A Phase III Randomized Trial of Radiotherapy Optimization for Low-Risk HER2-Positive Breast Cancer (HERO)


This Phase III trial compares the recurrence-free interval (RFI) among patients with early-stage, low risk HER2+ breast cancer who undergo breast conserving surgery and receive HER2-directed therapy, and are randomized to not receive adjuvant breast radiotherapy versus those who are randomized to receive adjuvant radiotherapy per the standard of care.


Accepting new patients

Primary Study Objective(s)

Recurrence-free interval (RFI)

Core eligibility

Note: This is only a partial list of eligibility criteria.

Inclusion Criteria:

  • The patient or a legally authorized representative must provide study-specific informed consent prior to study entry and, for patients treated in the U.S., authorization permitting release of personal health information.
  • Female and male patients who have undergone breast conserving surgery and completed a minimum of 4 cycles (12 weeks) of neoadjuvant or adjuvant chemotherapy in combination with HER2-targeted therapy
  • -≥ 40 years of age
  • ECOG performance status of 0 ,1, or 2/Karnofsky performance status above 60
  • Histologically or cytologically confirmed invasive breast carcinoma
  • Tumor must have been determined to be HER2-positive by current ASCO/CAP guidelines based on local testing results
  • Patient must have undergone axillary staging, either sentinel node biopsy (SNB) or axillary lymph nodal dissection (ALND). In neoadjuvant patients, SNB following neoadjuvant therapy is strongly recommended. SNB prior to neoadjuvant therapy is discouraged, but patients are permitted if node negative (pN0)
  • The following staging criteria must be met according to AJCC 8th edition criteria:

Adjuvant cohort : By pathologic evaluation, the patient's primary tumor must be </= 2 cm and ipsilateral nodes must be pN0. Surgical lumpectomy margins must be negative for invasive cancer and ductal carcinoma in situ (no ink on tumor).

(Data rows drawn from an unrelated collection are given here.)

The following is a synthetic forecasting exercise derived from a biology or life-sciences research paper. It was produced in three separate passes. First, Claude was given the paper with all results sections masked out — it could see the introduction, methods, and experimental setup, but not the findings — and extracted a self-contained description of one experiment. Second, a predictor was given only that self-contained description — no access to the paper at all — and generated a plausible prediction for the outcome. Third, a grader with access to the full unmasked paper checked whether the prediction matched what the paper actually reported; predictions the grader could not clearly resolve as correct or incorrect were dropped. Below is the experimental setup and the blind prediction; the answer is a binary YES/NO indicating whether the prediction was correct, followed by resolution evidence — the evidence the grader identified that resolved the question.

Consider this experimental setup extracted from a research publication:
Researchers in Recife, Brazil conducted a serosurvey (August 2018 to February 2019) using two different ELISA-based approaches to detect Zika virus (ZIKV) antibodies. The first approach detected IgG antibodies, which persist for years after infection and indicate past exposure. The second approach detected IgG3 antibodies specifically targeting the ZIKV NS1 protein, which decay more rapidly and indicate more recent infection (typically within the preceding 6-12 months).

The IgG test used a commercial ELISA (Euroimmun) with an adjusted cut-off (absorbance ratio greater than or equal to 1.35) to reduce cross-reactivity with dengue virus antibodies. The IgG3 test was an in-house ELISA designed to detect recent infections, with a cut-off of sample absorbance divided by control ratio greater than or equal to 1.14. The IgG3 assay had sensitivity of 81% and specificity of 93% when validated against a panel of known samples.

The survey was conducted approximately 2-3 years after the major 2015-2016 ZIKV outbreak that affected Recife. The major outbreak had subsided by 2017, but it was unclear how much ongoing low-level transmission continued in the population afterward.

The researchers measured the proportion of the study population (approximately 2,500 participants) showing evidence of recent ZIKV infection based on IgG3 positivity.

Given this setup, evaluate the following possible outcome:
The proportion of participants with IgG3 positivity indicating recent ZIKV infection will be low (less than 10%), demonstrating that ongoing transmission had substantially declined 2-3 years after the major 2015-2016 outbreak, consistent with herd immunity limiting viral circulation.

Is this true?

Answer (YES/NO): YES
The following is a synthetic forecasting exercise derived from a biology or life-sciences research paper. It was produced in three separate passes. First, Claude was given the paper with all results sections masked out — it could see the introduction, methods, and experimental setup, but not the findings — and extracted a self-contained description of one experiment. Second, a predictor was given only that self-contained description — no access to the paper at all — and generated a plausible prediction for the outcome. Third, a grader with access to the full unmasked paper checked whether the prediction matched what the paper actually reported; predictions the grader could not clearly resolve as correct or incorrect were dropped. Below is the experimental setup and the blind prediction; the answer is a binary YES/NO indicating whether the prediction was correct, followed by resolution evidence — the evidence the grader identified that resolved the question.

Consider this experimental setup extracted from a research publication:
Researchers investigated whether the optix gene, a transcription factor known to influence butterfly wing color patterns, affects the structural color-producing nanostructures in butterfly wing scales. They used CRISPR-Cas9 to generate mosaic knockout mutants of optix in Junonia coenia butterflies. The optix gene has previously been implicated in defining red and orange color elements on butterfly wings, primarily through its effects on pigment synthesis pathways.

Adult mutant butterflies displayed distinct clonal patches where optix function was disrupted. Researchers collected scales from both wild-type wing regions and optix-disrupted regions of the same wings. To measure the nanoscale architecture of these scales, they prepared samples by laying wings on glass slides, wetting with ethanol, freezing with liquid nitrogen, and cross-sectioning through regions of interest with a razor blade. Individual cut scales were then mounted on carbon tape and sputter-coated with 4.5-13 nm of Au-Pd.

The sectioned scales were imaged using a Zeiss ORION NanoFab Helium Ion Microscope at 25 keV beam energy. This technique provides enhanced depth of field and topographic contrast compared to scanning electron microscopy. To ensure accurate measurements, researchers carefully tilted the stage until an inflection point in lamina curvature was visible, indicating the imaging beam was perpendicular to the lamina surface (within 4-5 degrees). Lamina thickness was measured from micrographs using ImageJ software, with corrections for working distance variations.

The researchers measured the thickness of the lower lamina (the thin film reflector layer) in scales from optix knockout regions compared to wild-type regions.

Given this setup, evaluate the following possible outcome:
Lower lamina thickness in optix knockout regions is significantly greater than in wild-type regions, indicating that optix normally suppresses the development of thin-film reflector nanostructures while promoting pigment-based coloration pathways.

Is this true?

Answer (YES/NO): NO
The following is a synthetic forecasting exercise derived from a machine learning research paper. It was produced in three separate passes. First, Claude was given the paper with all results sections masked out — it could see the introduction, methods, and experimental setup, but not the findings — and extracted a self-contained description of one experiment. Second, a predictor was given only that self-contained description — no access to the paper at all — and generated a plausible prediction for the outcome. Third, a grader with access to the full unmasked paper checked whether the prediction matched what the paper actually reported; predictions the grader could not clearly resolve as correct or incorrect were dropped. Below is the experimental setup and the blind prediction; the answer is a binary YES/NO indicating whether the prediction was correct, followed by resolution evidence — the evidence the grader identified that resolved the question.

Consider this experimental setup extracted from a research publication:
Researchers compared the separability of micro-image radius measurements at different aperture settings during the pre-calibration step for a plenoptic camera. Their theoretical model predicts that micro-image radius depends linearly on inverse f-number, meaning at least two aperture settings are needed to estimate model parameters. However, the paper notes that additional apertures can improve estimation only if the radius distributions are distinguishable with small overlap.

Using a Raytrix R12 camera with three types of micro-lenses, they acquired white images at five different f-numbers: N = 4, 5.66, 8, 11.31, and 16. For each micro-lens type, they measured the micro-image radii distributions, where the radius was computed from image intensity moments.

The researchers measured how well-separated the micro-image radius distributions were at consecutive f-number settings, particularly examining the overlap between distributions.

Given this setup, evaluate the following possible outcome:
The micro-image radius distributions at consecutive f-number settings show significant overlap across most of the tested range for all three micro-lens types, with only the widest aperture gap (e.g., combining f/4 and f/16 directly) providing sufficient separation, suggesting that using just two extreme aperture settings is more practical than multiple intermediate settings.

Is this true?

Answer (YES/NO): NO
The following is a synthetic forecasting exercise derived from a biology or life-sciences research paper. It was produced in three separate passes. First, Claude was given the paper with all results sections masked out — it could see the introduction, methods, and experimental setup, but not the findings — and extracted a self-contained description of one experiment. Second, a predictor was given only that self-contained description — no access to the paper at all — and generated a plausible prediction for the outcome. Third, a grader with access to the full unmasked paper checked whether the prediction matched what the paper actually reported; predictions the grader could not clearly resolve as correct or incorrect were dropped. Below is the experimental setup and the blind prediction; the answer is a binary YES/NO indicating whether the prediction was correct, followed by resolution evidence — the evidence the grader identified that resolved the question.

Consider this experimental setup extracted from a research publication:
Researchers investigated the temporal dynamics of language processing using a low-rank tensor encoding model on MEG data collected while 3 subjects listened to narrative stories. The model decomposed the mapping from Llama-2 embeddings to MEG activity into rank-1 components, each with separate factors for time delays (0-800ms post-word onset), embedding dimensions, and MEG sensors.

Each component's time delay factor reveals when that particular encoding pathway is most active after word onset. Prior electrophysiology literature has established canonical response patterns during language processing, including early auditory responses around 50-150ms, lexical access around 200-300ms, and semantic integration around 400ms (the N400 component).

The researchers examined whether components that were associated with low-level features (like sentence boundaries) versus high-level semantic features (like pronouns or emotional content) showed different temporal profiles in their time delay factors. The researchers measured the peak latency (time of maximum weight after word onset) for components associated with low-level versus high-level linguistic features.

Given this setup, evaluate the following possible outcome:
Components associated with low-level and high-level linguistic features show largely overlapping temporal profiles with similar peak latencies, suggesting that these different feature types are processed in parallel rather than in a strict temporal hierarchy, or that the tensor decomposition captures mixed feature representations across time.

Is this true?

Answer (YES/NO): NO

Neoadjuvant cohort: Prior to neoadjuvant therapy, the patient's primary tumor must be < 3 cm by imaging studies, with negative axillary nodes (cN0) based on axillary U/S, CT, PET or MRI. Physical examination is not sufficient documentation of cN0 status; • Must be ypT0N0 at surgery (lumpectomy); patients with residual non-invasive disease (DCIS) in the surgical specimen (ypTis), are NOT eligible.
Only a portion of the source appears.